Posted on April 11, 2022

Researchers found high levels of air pollution in areas of Mpumalanga and Gauteng. UP's Prof Rebecca Garland helped create an artificial intelligence tool to monitor and predict daily air pollution against national air quality standards.

She was part of an international research team that fed data into a smart computer model to predict PM2.5 levels where there are blind spots in the available data. PM2.5 refers to particles less than 2.5 micrometres in size emitted by polluting industries like coal-fired power plants and many other sources in the atmosphere.

These particles can cause severe damage to the lungs. According to the World Health Organisation (WHO), PM2.5 particles have been linked to 4.2 million premature deaths worldwide. Since so many different sources emit PM2.5 where people live, it is crucial to make sure PM2.5 levels don't exceed healthy levels.

The researchers used satellite, weather, and land use data to develop a highly accurate machine learning model that estimates daily PM2.5 levels in Gauteng and Mpumalanga. The team used their advanced machine learning model to fill the gaps left by the sparse ground monitors.

"When you want to know about pollution and its impacts on health, you want to understand how this pollution is distributed in space," says Garland, who is based in UP's Department of Geography, Geo-informatics and Meteorology. She brought her atmospheric science experience to the international team of researchers at Emory University in the USA. 

"One way of doing this is a machine learning approach to integrate multiple data streams to map out pockets of air pollution."


 

There are 130 ground stations that monitor air quality all over South Africa, but these are not enough to get an accurate picture of daily PM2.5 levels. Most of these stations also do not have adequate PM2.5 data, creating even larger areas where air quality isn't monitored properly.

Their model successfully mirrored the real world's seasonal trends and used them to predict daily PM2.5 levels.

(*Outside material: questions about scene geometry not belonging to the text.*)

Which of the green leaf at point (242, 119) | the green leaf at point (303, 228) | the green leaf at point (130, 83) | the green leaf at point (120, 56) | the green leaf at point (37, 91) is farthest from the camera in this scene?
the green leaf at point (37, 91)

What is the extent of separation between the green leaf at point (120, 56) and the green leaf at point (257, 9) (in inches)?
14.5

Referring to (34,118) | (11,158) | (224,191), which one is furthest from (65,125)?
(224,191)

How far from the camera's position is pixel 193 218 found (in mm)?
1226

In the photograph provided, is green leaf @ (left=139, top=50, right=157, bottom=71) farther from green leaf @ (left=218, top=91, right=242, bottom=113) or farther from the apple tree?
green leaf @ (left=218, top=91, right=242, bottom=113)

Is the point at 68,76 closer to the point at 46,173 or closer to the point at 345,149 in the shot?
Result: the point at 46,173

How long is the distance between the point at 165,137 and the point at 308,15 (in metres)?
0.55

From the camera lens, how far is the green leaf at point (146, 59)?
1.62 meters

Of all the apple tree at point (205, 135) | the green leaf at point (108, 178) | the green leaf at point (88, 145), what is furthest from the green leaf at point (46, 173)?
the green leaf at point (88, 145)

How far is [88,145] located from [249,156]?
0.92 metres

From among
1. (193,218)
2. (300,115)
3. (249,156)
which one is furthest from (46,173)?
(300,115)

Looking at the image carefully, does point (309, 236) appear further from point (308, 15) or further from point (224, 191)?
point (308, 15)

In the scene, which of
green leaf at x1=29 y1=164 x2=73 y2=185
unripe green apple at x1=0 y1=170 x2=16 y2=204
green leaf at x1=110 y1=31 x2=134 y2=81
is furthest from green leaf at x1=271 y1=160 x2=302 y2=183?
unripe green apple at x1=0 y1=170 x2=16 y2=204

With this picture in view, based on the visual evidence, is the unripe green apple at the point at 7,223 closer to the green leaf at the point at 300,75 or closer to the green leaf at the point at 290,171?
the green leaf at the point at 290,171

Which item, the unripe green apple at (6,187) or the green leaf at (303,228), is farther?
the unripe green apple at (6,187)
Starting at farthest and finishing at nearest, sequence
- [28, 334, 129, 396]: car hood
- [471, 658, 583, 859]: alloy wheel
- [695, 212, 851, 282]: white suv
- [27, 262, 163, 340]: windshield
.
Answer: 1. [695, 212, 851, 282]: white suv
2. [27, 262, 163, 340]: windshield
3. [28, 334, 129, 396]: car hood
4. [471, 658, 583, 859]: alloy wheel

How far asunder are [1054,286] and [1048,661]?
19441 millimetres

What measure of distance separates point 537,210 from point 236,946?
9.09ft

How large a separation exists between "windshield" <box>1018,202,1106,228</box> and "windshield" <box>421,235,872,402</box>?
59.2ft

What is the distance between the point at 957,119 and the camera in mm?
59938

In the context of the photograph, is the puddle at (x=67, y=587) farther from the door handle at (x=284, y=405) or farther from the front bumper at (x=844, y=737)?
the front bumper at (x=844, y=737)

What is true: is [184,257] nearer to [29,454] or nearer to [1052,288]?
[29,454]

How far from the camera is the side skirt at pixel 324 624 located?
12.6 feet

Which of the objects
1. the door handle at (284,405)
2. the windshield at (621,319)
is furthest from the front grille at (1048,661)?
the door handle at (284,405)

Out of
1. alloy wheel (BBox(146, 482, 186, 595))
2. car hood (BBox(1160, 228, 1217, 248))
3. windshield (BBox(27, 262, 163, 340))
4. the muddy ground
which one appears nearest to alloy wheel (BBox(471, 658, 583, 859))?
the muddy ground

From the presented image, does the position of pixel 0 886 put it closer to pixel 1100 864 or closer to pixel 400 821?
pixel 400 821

The model identified that many areas across Gauteng and neighbouring provinces have high levels of PM2.5, with high levels seen in some low-income settlements.

"There are PM2.5 sources within low-income settlements and we see high particulate matter levels in winter in the highveld region," she says. "So, part of this increase is the use of solid fuels for cooking and for heating, which of course, gets higher in the winter."

The model showed reduced PM2.5 levels in Tshwane from 2016 to 2018, but worryingly, they have stayed the same in Johannesburg and surrounding areas.

This research, while specific to Gauteng, has opened the door for governments all over the world to use this method to track PM2.5 for their own areas. In addition, this method can help create and adequately monitor policies that manage the risk associated with high PM2.5 levels.